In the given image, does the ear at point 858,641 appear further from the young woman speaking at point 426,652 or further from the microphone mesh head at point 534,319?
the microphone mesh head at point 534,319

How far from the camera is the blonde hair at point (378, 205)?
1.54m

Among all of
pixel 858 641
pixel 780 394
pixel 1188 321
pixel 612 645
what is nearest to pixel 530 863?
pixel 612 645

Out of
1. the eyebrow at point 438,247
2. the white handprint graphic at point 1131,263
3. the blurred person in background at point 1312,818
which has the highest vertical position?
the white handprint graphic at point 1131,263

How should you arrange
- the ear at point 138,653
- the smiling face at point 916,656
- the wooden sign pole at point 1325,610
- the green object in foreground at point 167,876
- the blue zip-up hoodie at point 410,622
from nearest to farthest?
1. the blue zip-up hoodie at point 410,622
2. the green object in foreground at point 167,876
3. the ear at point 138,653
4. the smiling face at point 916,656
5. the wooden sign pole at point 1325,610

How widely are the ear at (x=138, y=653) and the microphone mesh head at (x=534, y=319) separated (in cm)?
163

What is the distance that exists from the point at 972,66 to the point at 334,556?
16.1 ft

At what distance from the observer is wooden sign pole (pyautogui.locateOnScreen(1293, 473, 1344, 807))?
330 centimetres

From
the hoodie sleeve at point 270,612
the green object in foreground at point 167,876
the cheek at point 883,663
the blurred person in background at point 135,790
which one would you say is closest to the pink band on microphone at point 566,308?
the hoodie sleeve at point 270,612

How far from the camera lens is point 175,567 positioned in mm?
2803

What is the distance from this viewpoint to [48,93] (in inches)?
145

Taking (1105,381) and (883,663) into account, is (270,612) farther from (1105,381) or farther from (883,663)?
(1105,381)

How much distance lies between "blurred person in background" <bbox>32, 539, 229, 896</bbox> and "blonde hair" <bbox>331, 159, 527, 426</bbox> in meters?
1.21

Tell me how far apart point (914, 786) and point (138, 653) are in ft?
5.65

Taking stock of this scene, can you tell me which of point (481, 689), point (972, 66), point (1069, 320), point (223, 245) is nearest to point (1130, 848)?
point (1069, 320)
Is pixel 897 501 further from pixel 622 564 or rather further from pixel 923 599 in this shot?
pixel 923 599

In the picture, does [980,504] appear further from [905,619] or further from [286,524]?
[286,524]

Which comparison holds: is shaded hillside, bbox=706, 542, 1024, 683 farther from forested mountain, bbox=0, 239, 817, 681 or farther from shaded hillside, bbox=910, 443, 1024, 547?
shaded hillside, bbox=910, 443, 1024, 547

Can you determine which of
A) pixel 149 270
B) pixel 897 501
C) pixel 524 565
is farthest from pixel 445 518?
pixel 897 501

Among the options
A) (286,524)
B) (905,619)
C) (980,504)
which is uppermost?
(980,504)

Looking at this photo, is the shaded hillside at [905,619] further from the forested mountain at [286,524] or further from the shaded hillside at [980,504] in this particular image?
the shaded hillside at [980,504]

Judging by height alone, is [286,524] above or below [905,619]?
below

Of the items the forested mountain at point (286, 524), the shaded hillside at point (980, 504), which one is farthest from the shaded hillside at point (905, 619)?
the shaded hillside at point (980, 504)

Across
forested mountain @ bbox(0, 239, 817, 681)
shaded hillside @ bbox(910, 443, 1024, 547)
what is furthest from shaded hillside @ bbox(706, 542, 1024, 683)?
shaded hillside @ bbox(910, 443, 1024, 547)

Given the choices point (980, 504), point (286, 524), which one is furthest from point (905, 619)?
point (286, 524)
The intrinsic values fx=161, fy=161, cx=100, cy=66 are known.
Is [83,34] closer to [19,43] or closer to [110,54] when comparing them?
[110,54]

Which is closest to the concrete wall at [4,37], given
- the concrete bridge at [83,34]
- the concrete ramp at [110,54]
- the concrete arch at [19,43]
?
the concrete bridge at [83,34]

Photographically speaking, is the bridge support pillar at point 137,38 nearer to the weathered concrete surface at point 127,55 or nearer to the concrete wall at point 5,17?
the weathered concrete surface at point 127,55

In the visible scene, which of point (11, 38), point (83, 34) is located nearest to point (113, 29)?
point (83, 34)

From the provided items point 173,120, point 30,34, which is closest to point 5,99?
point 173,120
== == ==
能否把以上全部条目逐行排成编号列表，并去掉其中的空行？

1. In the given image, does the ear at point 858,641 appear further from the young woman speaking at point 426,652 or further from the microphone mesh head at point 534,319?
2. the microphone mesh head at point 534,319
3. How far from the camera is the blonde hair at point (378, 205)?
4. 1.54m
5. Among all of
6. pixel 858 641
7. pixel 780 394
8. pixel 1188 321
9. pixel 612 645
10. what is nearest to pixel 530 863?
11. pixel 612 645
12. Out of
13. 1. the eyebrow at point 438,247
14. 2. the white handprint graphic at point 1131,263
15. 3. the blurred person in background at point 1312,818
16. which has the highest vertical position?
17. the white handprint graphic at point 1131,263
18. How should you arrange
19. - the ear at point 138,653
20. - the smiling face at point 916,656
21. - the wooden sign pole at point 1325,610
22. - the green object in foreground at point 167,876
23. - the blue zip-up hoodie at point 410,622
24. from nearest to farthest?
25. 1. the blue zip-up hoodie at point 410,622
26. 2. the green object in foreground at point 167,876
27. 3. the ear at point 138,653
28. 4. the smiling face at point 916,656
29. 5. the wooden sign pole at point 1325,610
30. How widely are the ear at (x=138, y=653) and the microphone mesh head at (x=534, y=319) separated (in cm)?
31. 163
32. What is the distance that exists from the point at 972,66 to the point at 334,556?
33. 16.1 ft
34. At what distance from the observer is wooden sign pole (pyautogui.locateOnScreen(1293, 473, 1344, 807))?
35. 330 centimetres
36. From
37. the hoodie sleeve at point 270,612
38. the green object in foreground at point 167,876
39. the cheek at point 883,663
40. the blurred person in background at point 135,790
41. which one would you say is closest to the pink band on microphone at point 566,308?
42. the hoodie sleeve at point 270,612
43. How far from the camera lens is point 175,567 positioned in mm?
44. 2803
45. What is the distance from this viewpoint to [48,93] (in inches)?
46. 145
47. Taking (1105,381) and (883,663) into account, is (270,612) farther from (1105,381) or farther from (883,663)?
48. (1105,381)
49. How much distance lies between "blurred person in background" <bbox>32, 539, 229, 896</bbox> and "blonde hair" <bbox>331, 159, 527, 426</bbox> in meters?
50. 1.21
51. Tell me how far apart point (914, 786) and point (138, 653) are in ft?
52. 5.65
53. Taking stock of this scene, can you tell me which of point (481, 689), point (972, 66), point (1069, 320), point (223, 245) is nearest to point (1130, 848)?
54. point (1069, 320)
55. Is pixel 897 501 further from pixel 622 564 or rather further from pixel 923 599 in this shot?
56. pixel 923 599
57. In the picture, does [980,504] appear further from [905,619] or further from [286,524]?
58. [286,524]
59. Which comparison holds: is shaded hillside, bbox=706, 542, 1024, 683 farther from forested mountain, bbox=0, 239, 817, 681 or farther from shaded hillside, bbox=910, 443, 1024, 547?
60. shaded hillside, bbox=910, 443, 1024, 547
61. Can you determine which of
62. A) pixel 149 270
63. B) pixel 897 501
64. C) pixel 524 565
65. is farthest from pixel 445 518?
66. pixel 897 501
67. Among the options
68. A) (286,524)
69. B) (905,619)
70. C) (980,504)
71. which is uppermost?
72. (980,504)
73. Looking at this photo, is the shaded hillside at [905,619] further from the forested mountain at [286,524] or further from the shaded hillside at [980,504] in this particular image?
74. the shaded hillside at [980,504]
75. Judging by height alone, is [286,524] above or below [905,619]?
76. below
77. Of the items the forested mountain at point (286, 524), the shaded hillside at point (980, 504), which one is farthest from the shaded hillside at point (905, 619)?
78. the shaded hillside at point (980, 504)
79. Across
80. forested mountain @ bbox(0, 239, 817, 681)
81. shaded hillside @ bbox(910, 443, 1024, 547)
82. what is furthest from shaded hillside @ bbox(706, 542, 1024, 683)?
83. shaded hillside @ bbox(910, 443, 1024, 547)
84. Given the choices point (980, 504), point (286, 524), which one is furthest from point (905, 619)?
85. point (286, 524)
86. The intrinsic values fx=161, fy=161, cx=100, cy=66 are known.
87. Is [83,34] closer to [19,43] or closer to [110,54] when comparing them?
88. [110,54]
89. Which is closest to the concrete wall at [4,37], given
90. - the concrete bridge at [83,34]
91. - the concrete ramp at [110,54]
92. - the concrete arch at [19,43]
93. ?
94. the concrete bridge at [83,34]
95. Photographically speaking, is the bridge support pillar at point 137,38 nearer to the weathered concrete surface at point 127,55 or nearer to the concrete wall at point 5,17?
96. the weathered concrete surface at point 127,55
97. In the visible scene, which of point (11, 38), point (83, 34) is located nearest to point (113, 29)?
98. point (83, 34)
99. From the provided items point 173,120, point 30,34, which is closest to point 5,99?
100. point 173,120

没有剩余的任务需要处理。